[Begin Materials provided]

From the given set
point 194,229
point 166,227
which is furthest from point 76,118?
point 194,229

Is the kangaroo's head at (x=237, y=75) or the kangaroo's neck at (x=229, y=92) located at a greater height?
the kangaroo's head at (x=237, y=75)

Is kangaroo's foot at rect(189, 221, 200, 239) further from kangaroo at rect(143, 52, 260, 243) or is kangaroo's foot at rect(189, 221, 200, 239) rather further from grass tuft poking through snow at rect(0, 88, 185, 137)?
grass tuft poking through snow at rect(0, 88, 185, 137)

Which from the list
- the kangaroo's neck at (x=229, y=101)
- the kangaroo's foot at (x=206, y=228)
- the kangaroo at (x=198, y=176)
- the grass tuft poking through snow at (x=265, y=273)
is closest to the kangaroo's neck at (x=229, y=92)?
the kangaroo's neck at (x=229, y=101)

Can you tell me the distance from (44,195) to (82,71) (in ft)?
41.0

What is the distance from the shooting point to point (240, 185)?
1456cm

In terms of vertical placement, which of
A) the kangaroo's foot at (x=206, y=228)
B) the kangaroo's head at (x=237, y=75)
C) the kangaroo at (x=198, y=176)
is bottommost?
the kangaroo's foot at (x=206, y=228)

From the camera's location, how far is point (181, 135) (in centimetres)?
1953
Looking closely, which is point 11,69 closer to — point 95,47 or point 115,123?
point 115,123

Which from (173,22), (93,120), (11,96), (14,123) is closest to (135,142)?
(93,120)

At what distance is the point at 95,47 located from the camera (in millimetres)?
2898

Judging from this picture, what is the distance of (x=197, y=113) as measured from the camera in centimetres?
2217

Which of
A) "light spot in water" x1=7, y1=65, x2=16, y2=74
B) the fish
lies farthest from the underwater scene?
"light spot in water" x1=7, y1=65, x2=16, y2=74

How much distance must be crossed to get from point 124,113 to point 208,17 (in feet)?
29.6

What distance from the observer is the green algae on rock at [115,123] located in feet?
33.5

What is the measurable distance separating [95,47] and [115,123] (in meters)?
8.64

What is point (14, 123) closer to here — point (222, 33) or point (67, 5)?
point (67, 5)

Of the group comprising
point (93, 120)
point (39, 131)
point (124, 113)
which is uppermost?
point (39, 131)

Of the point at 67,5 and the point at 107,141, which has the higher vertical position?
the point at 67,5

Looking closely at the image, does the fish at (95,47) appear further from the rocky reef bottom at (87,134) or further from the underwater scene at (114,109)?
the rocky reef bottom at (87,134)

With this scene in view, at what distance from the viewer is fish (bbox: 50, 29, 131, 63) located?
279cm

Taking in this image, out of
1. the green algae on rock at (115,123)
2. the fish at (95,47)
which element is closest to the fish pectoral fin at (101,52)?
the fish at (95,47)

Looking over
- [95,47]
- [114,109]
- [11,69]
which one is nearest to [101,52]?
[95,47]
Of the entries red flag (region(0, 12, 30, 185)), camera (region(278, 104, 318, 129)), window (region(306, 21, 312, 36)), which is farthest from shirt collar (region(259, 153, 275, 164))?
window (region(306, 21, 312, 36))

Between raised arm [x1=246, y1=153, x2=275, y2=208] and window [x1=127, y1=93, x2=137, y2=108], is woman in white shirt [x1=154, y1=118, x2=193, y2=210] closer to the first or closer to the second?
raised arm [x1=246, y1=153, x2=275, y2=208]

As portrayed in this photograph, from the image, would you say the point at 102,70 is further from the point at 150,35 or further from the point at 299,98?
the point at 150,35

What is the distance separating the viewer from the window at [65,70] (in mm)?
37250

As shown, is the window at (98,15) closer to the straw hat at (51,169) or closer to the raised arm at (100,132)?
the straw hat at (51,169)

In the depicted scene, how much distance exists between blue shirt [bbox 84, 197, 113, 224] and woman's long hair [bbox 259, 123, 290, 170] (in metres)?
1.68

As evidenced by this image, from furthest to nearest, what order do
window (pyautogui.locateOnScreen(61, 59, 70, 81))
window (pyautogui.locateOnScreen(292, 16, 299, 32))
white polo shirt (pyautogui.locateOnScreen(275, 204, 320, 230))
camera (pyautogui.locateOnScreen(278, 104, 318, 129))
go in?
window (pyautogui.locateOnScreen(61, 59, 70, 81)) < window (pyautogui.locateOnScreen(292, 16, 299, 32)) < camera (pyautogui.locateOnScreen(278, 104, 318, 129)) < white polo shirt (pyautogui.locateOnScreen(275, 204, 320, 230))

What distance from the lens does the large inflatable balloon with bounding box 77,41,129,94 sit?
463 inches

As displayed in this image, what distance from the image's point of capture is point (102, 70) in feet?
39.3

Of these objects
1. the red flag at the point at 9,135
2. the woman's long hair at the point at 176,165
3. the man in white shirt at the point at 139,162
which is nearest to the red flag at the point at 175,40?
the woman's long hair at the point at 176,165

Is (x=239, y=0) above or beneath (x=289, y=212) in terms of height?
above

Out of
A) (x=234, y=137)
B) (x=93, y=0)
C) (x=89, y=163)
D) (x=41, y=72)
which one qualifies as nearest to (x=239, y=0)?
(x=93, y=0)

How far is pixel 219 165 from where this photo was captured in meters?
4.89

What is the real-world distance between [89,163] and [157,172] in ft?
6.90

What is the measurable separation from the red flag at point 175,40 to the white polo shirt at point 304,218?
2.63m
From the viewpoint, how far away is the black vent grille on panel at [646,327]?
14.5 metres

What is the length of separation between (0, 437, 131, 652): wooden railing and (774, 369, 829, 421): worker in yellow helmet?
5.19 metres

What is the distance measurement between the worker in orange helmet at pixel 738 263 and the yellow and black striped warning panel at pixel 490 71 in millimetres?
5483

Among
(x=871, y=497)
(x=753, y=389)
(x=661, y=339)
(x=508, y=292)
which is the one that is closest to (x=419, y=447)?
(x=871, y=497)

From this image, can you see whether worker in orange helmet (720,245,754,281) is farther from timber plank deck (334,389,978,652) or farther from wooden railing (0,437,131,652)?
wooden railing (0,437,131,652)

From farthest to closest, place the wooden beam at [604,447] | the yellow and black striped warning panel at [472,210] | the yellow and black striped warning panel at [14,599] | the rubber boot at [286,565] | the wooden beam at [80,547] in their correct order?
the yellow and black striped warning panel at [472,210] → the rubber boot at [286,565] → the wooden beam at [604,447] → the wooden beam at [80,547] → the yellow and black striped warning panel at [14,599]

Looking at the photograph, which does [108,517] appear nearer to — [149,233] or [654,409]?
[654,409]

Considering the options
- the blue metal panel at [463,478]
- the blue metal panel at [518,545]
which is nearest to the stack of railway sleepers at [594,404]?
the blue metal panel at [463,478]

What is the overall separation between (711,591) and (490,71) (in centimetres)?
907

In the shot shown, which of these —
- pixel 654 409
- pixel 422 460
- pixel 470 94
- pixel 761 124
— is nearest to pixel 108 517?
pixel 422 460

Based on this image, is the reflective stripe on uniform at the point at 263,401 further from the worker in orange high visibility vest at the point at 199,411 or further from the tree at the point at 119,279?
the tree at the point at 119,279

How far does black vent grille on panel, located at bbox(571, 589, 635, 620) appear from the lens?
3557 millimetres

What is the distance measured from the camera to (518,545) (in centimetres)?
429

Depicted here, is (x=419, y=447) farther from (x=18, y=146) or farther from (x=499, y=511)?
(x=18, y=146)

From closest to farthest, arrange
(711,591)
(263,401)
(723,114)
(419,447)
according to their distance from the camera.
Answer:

[End Materials provided]

Output all of the data above without any alteration.

(Output for this task)
From the given set
point 194,229
point 166,227
which is furthest from point 76,118?
point 194,229

Is the kangaroo's head at (x=237, y=75) or the kangaroo's neck at (x=229, y=92) located at a greater height?
the kangaroo's head at (x=237, y=75)

Is kangaroo's foot at rect(189, 221, 200, 239) further from kangaroo at rect(143, 52, 260, 243) or is kangaroo's foot at rect(189, 221, 200, 239) rather further from grass tuft poking through snow at rect(0, 88, 185, 137)?
grass tuft poking through snow at rect(0, 88, 185, 137)

Which from the list
- the kangaroo's neck at (x=229, y=101)
- the kangaroo's foot at (x=206, y=228)
- the kangaroo at (x=198, y=176)
- the grass tuft poking through snow at (x=265, y=273)
is closest to the kangaroo's neck at (x=229, y=92)?
the kangaroo's neck at (x=229, y=101)

Can you tell me the distance from (44,195) to (82,71) (in ft)?
41.0

What is the distance from the shooting point to point (240, 185)?
1456cm

In terms of vertical placement, which of
A) the kangaroo's foot at (x=206, y=228)
B) the kangaroo's head at (x=237, y=75)
C) the kangaroo at (x=198, y=176)
is bottommost?
the kangaroo's foot at (x=206, y=228)

From the camera's location, how far is point (181, 135) (in centimetres)?
1953
Looking closely, which is point 11,69 closer to — point 95,47 or point 115,123?
point 115,123

Which from (173,22), (93,120), (11,96), (14,123) is closest to (135,142)?
(93,120)

At what distance is the point at 95,47 located from the camera (in millimetres)?
2898

Judging from this picture, what is the distance of (x=197, y=113) as measured from the camera in centimetres?
2217

Which of
A) "light spot in water" x1=7, y1=65, x2=16, y2=74
B) the fish
lies farthest from the underwater scene?
"light spot in water" x1=7, y1=65, x2=16, y2=74

How much distance must be crossed to get from point 124,113 to point 208,17 (in feet)?
29.6

What distance from the observer is the green algae on rock at [115,123] located in feet?
33.5

What is the measurable distance separating [95,47] and [115,123] (in meters)?
8.64

What is point (14, 123) closer to here — point (222, 33) or point (67, 5)?
point (67, 5)

Of the group comprising
point (93, 120)
point (39, 131)
point (124, 113)
which is uppermost?
point (39, 131)

Of the point at 67,5 and the point at 107,141, which has the higher vertical position?
the point at 67,5

Looking closely at the image, does the fish at (95,47) appear further from the rocky reef bottom at (87,134) or further from the underwater scene at (114,109)?
the rocky reef bottom at (87,134)

With this scene in view, at what distance from the viewer is fish (bbox: 50, 29, 131, 63) located?
279cm

Taking in this image, out of
1. the green algae on rock at (115,123)
2. the fish at (95,47)
which element is closest to the fish pectoral fin at (101,52)?
the fish at (95,47)

Looking over
- [95,47]
- [114,109]
- [11,69]
which one is nearest to [101,52]?
[95,47]
Of the entries red flag (region(0, 12, 30, 185)), camera (region(278, 104, 318, 129)), window (region(306, 21, 312, 36)), which is farthest from shirt collar (region(259, 153, 275, 164))?
window (region(306, 21, 312, 36))

Between raised arm [x1=246, y1=153, x2=275, y2=208] and window [x1=127, y1=93, x2=137, y2=108], is woman in white shirt [x1=154, y1=118, x2=193, y2=210] closer to the first or closer to the second?
raised arm [x1=246, y1=153, x2=275, y2=208]

As portrayed in this photograph, from the image, would you say the point at 102,70 is further from the point at 150,35 or further from the point at 299,98?
the point at 150,35

What is the distance separating the viewer from the window at [65,70] (in mm)?
37250

As shown, is the window at (98,15) closer to the straw hat at (51,169) or closer to the raised arm at (100,132)?
the straw hat at (51,169)

In the depicted scene, how much distance exists between blue shirt [bbox 84, 197, 113, 224] and woman's long hair [bbox 259, 123, 290, 170] (in metres)?
1.68

As evidenced by this image, from furthest to nearest, what order do
window (pyautogui.locateOnScreen(61, 59, 70, 81))
window (pyautogui.locateOnScreen(292, 16, 299, 32))
white polo shirt (pyautogui.locateOnScreen(275, 204, 320, 230))
camera (pyautogui.locateOnScreen(278, 104, 318, 129))
go in?
window (pyautogui.locateOnScreen(61, 59, 70, 81)) < window (pyautogui.locateOnScreen(292, 16, 299, 32)) < camera (pyautogui.locateOnScreen(278, 104, 318, 129)) < white polo shirt (pyautogui.locateOnScreen(275, 204, 320, 230))

What distance from the lens does the large inflatable balloon with bounding box 77,41,129,94 sit?
463 inches

As displayed in this image, what distance from the image's point of capture is point (102, 70) in feet?
39.3

Of these objects
1. the red flag at the point at 9,135
2. the woman's long hair at the point at 176,165
3. the man in white shirt at the point at 139,162
which is nearest to the red flag at the point at 175,40?
the woman's long hair at the point at 176,165

Is (x=239, y=0) above or beneath (x=289, y=212) in terms of height?
above

Out of
A) (x=234, y=137)
B) (x=93, y=0)
C) (x=89, y=163)
D) (x=41, y=72)
which one qualifies as nearest to (x=239, y=0)?
(x=93, y=0)

How far is pixel 219 165 from where this photo was captured in meters?
4.89

What is the real-world distance between [89,163] and [157,172] in ft?
6.90

What is the measurable separation from the red flag at point 175,40 to the white polo shirt at point 304,218?
2.63m
From the viewpoint, how far away is the black vent grille on panel at [646,327]?
14.5 metres

What is the length of separation between (0, 437, 131, 652): wooden railing and (774, 369, 829, 421): worker in yellow helmet?
5.19 metres

What is the distance measurement between the worker in orange helmet at pixel 738 263 and the yellow and black striped warning panel at pixel 490 71 in millimetres?
5483

Among
(x=871, y=497)
(x=753, y=389)
(x=661, y=339)
(x=508, y=292)
which is the one that is closest to (x=419, y=447)?
(x=871, y=497)

From this image, can you see whether worker in orange helmet (720,245,754,281) is farther from timber plank deck (334,389,978,652) or farther from wooden railing (0,437,131,652)?
wooden railing (0,437,131,652)

From farthest to closest, place the wooden beam at [604,447] | the yellow and black striped warning panel at [472,210] | the yellow and black striped warning panel at [14,599] | the rubber boot at [286,565] | the wooden beam at [80,547] in their correct order?
the yellow and black striped warning panel at [472,210] → the rubber boot at [286,565] → the wooden beam at [604,447] → the wooden beam at [80,547] → the yellow and black striped warning panel at [14,599]

Looking at the photograph, which does [108,517] appear nearer to — [149,233] or [654,409]?
[654,409]

Considering the options
- the blue metal panel at [463,478]
- the blue metal panel at [518,545]
which is nearest to the stack of railway sleepers at [594,404]?
the blue metal panel at [463,478]

What is the overall separation between (711,591) and (490,71) (in centimetres)?
907

In the shot shown, which of these —
- pixel 654 409
- pixel 422 460
- pixel 470 94
- pixel 761 124
— is nearest to pixel 108 517?
pixel 422 460

Based on this image, is the reflective stripe on uniform at the point at 263,401 further from the worker in orange high visibility vest at the point at 199,411 or further from the tree at the point at 119,279?
the tree at the point at 119,279

How far does black vent grille on panel, located at bbox(571, 589, 635, 620) appear from the lens?
3557 millimetres

What is the distance measured from the camera to (518,545) (in centimetres)?
429

Depicted here, is (x=419, y=447) farther from (x=18, y=146) or farther from (x=499, y=511)?
(x=18, y=146)

From closest to farthest, arrange
(711,591)
(263,401)
(723,114)
(419,447)
according to their distance from the camera.
Answer:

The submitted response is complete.